> Text extract
That is, a shock attenuating padding system that is flexible in the
absence of impact forces and that provides impact protection to a
broad range of impacts while adjusting to attenuate the effects of
the impacts proportionally to the degree of the impact is highly
desirable in the art.
[0012] Shock attenuating systems may be generally described in
terms of point-elastic and area-elastic systems. A point-elastic
shock attenuating system deforms non-uniformly (see FIG. 1). That
is, for example, the greatest compliance is found under the area of
highest pressure and the amount of deformation of the
shock-attenuating layer varies in proportion to the distribution of
forces over its surface. Standing on an inflated air mattress is an
example of point-elastic behavior; the area just beneath the foot
where pressures are high shows the greatest deformation while other
areas show little or no deformation. Meanwhile, an area-elastic
system distributes forces over a wider area causing a much greater
area of the shock attenuating structure that is engaged in shock
attenuating (see FIG. 2). A stiff sheet of plywood laid over an
inflated air mattress is an example of an area-elastic system,
because the forces applied by standing on the plywood are
distributed over a much larger portion of area of the air
mattress.
[0013] In order to implement and improve upon these conventional
shock-attenuating systems, several systems have been developed
using combinations of shock absorbing materials in order to provide
shock absorption over a broader range of impact forces. U.S. Pat.
No. 4,506,460 to Rudy, for example, discloses the use of a stiff
moderator to distribute the forces of impact over a larger area of
the shock attenuating system. The use of such moderators, however,
further restricts the range of impact shocks that can be
accommodated because the stiff moderator is limited in its shock
absorbing abilities. While successfully distributing forces over a
wider area, the stiff moderator fails to adequately absorb high
impact forces. Another approach to providing shock attenuation is
disclosed by U.S. Pat. No. 4,183,156 to Rudy. Rudy's '156 patent
discloses an air cushion for shoe soles that uses a semi-rigid
moderator in order to distribute the loads over the air cushion.
While moderating the cushioning forces, this system suffers from
some of the same shortcomings as that of the area-elastic systems
discussed above. Also, the patent fails to disclose a method for
providing dynamic moderation of the forces.
[0014] U.S. Pat. No. 4,486,964, also to Rudy, discloses another
such spring moderator. The '964 Patent discloses the use of a
moderator having a high modulus of elasticity over a cushioning
material. The '964 Patent, however, fails to disclose the use of a
non-Newtonian material as an improved, dynamic moderator. Another
cushioning system, which utilizes a stiff layer of material
sandwiched between two foam midsole layers, is disclosed by U.S.
Pat. No. 4,854,057 to Misevich et al. Misevich's patent, however,
fails to disclose a cushioning system that uses the advantageous
features of both Newtonian and non-Newtonian materials.
[0015] Another such system is disclosed by U.S. Pat. No. 5,741,568
also to Rudy. Rudy's '568 Patent discloses the use of a fluid
filled bladder surrounded by an envelope, in order to combine the
properties of compressible padding materials with the effects of
fluid materials.

> Data shown
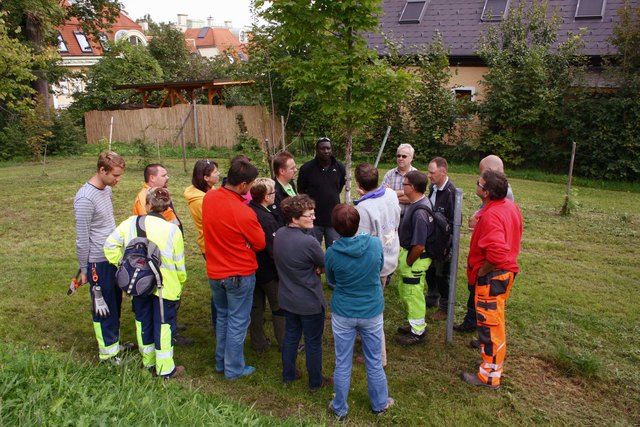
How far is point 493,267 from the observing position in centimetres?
413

> Parts of the exercise
a) List every U.S. patent number cited in the shock attenuation passage.
b) Retype the part of the shock attenuation passage between "While moderating the" and "and non-Newtonian materials.", inclusive.
Base each answer on the shock attenuation passage alone.

> Task results
a) 4,506,460; 4,183,156; 4,486,964; 4,854,057; 5,741,568

b)
While moderating the cushioning forces, this system suffers from
some of the same shortcomings as that of the area-elastic systems
discussed above. Also, the patent fails to disclose a method for
providing dynamic moderation of the forces.
[0014] U.S. Pat. No. 4,486,964, also to Rudy, discloses another
such spring moderator. The '964 Patent discloses the use of a
moderator having a high modulus of elasticity over a cushioning
material. The '964 Patent, however, fails to disclose the use of a
non-Newtonian material as an improved, dynamic moderator. Another
cushioning system, which utilizes a stiff layer of material
sandwiched between two foam midsole layers, is disclosed by U.S.
Pat. No. 4,854,057 to Misevich et al. Misevich's patent, however,
fails to disclose a cushioning system that uses the advantageous
features of both Newtonian and non-Newtonian materials.